Work request ▸ Of the lines in the material below, print only those from the one containing "United States, site archbold_FL-07." to the one containing "A: Sequence-level.", ends included, exactly as written and without pictures.

Start of Available data

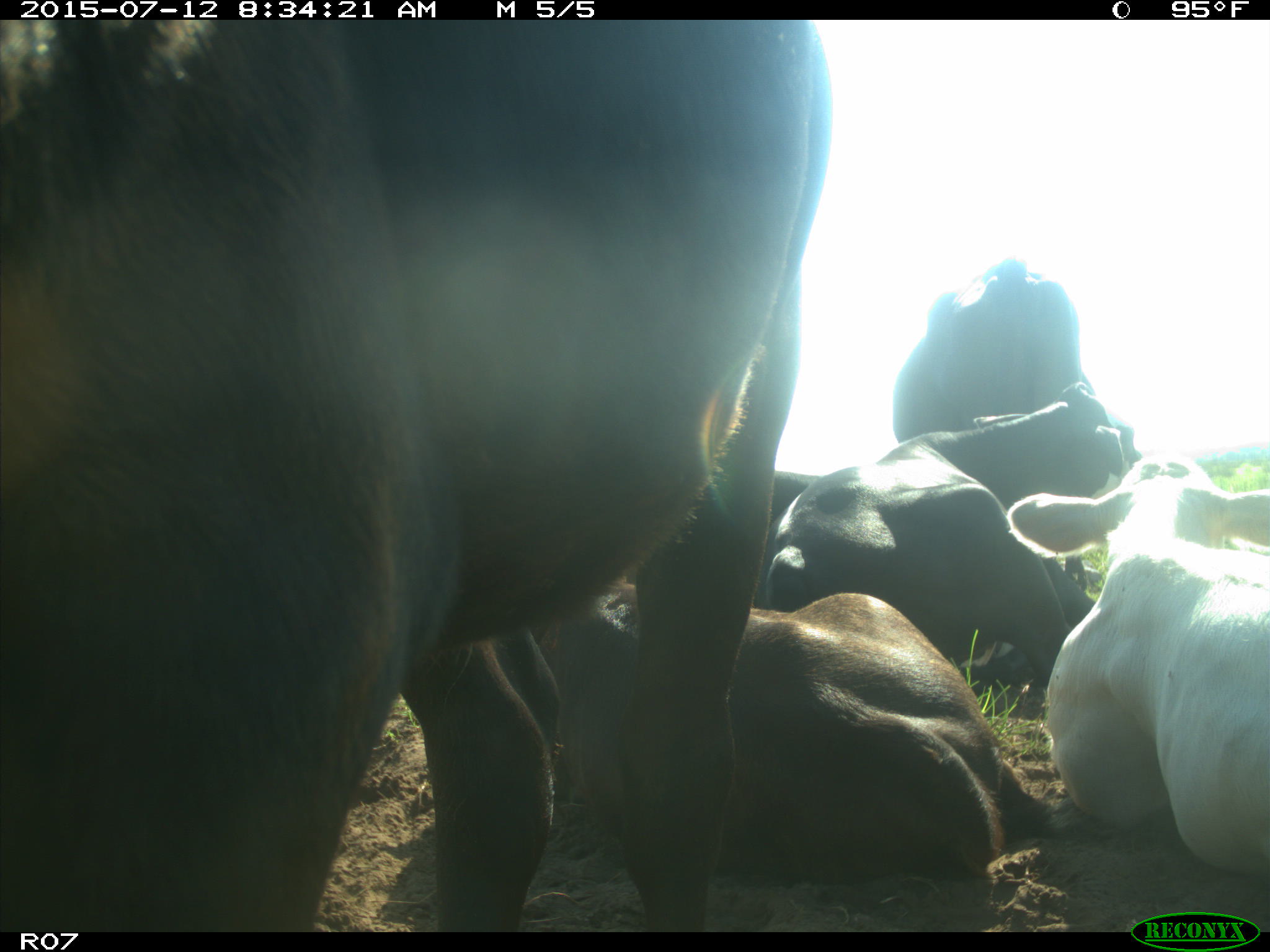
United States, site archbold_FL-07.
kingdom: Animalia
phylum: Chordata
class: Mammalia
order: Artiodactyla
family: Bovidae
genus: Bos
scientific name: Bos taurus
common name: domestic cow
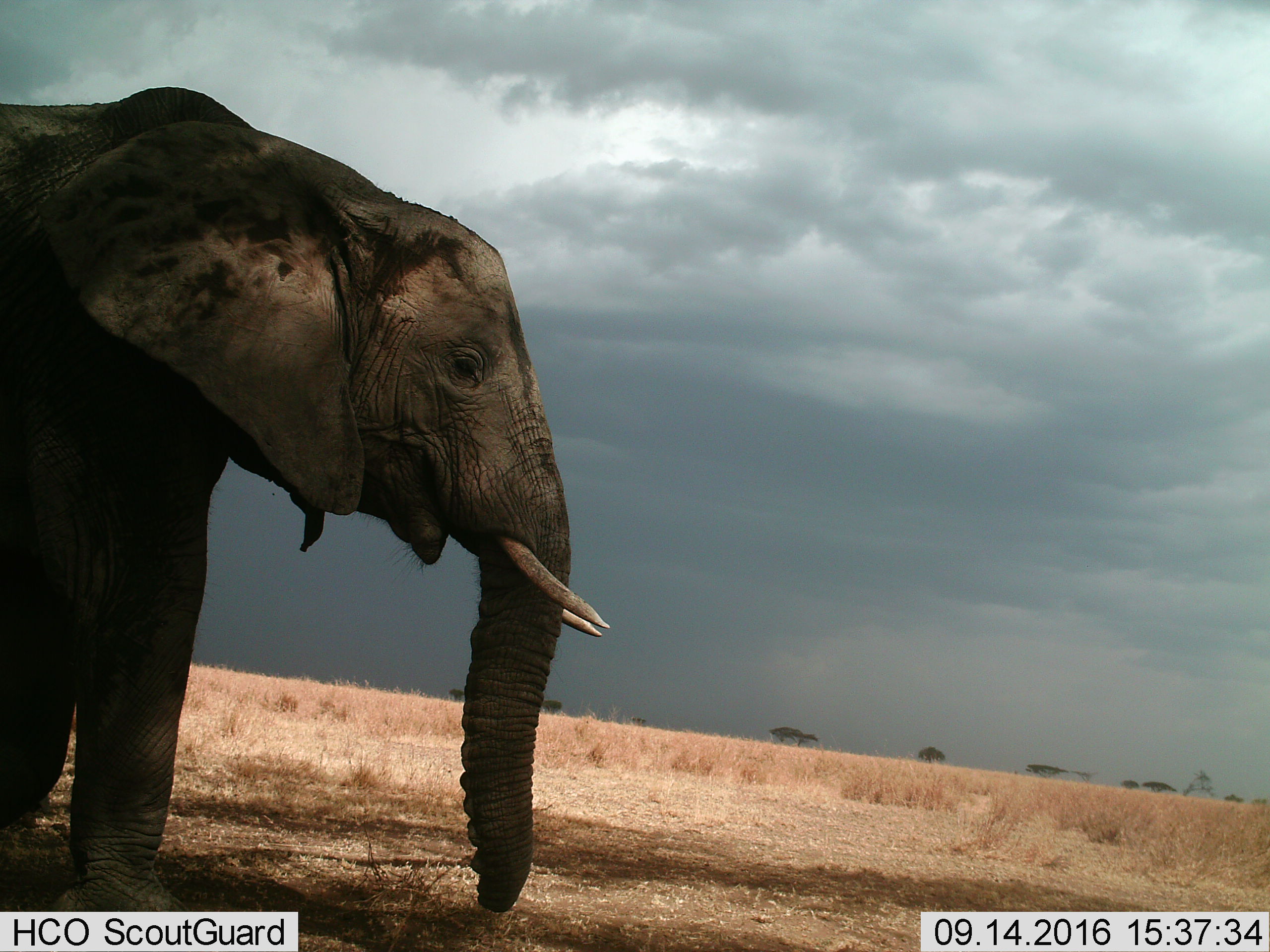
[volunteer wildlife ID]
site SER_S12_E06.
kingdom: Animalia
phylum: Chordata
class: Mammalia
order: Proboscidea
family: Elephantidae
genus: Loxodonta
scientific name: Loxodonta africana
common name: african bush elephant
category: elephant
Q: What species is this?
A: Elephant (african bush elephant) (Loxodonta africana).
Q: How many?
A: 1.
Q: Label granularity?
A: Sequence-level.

End of Available data
Start of Available data

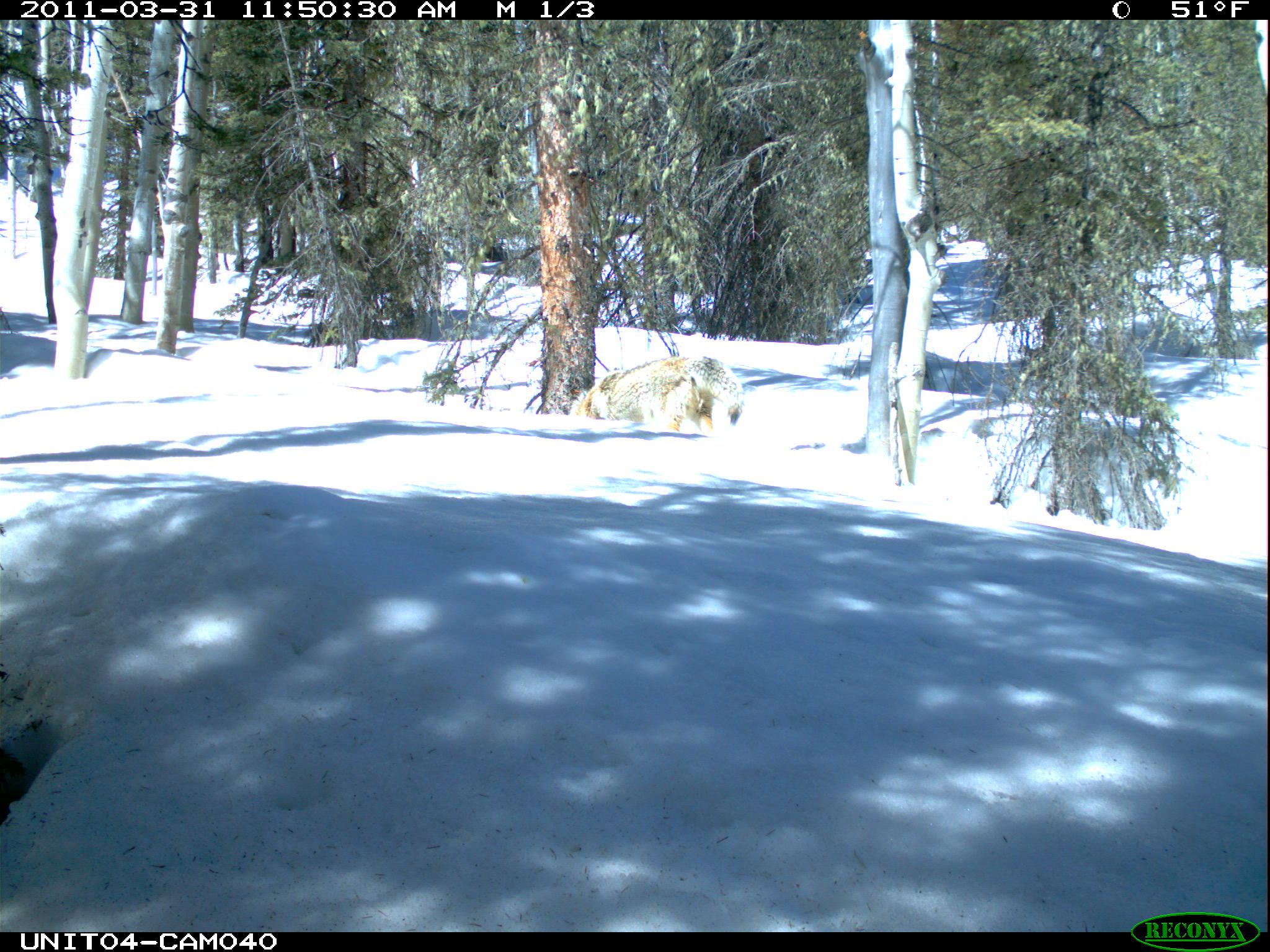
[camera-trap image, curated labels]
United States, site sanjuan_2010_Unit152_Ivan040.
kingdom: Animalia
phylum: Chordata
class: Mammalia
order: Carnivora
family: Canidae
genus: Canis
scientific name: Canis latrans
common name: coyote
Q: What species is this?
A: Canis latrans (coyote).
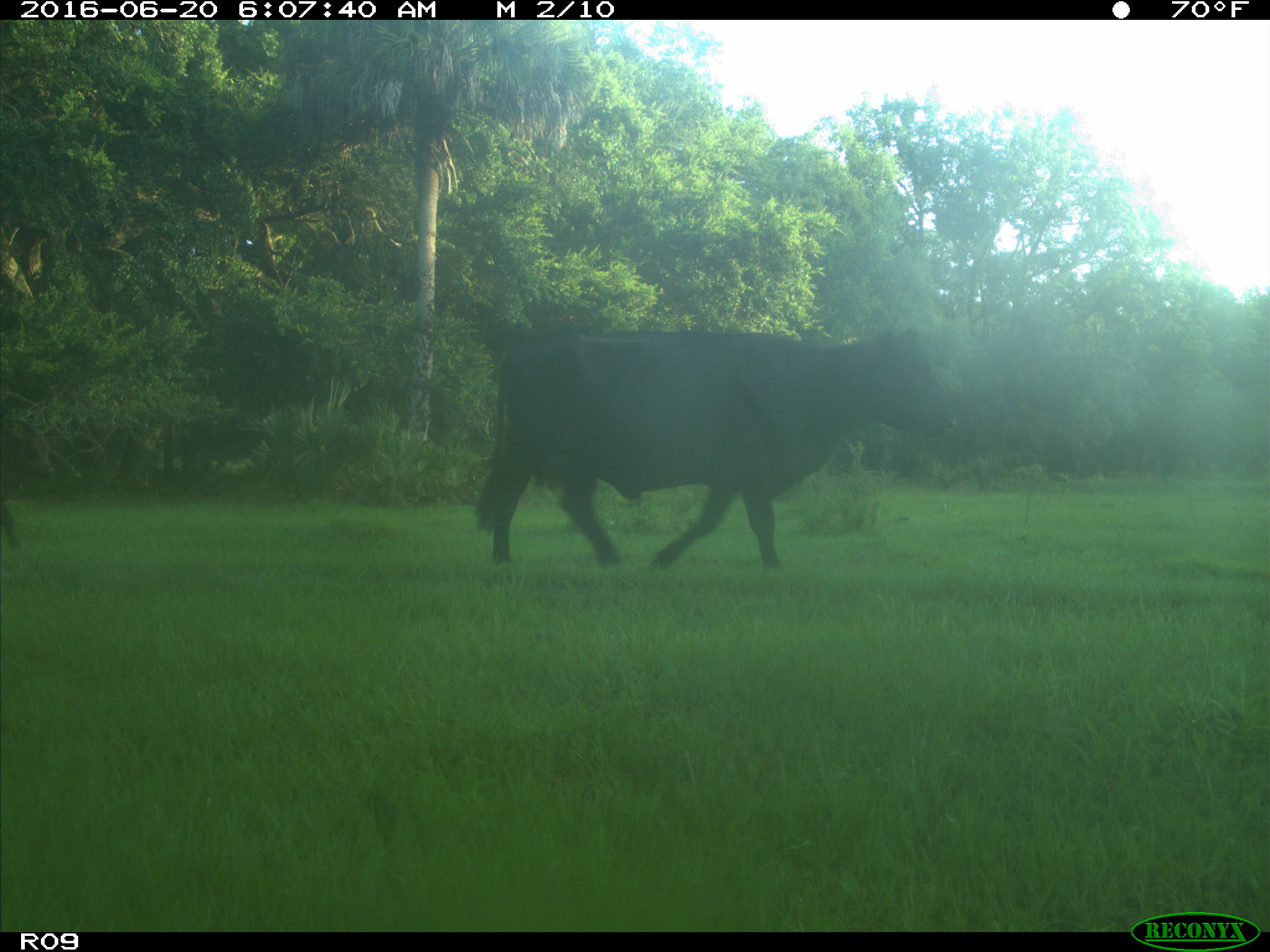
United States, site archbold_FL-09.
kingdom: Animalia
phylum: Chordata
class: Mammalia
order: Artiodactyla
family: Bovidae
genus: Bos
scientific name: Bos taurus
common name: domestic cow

End of Available data

Response below ▸
United States, site archbold_FL-07.
kingdom: Animalia
phylum: Chordata
class: Mammalia
order: Artiodactyla
family: Bovidae
genus: Bos
scientific name: Bos taurus
common name: domestic cow
[volunteer wildlife ID]
site SER_S12_E06.
kingdom: Animalia
phylum: Chordata
class: Mammalia
order: Proboscidea
family: Elephantidae
genus: Loxodonta
scientific name: Loxodonta africana
common name: african bush elephant
category: elephant
Q: What species is this?
A: Elephant (african bush elephant) (Loxodonta africana).
Q: How many?
A: 1.
Q: Label granularity?
A: Sequence-level.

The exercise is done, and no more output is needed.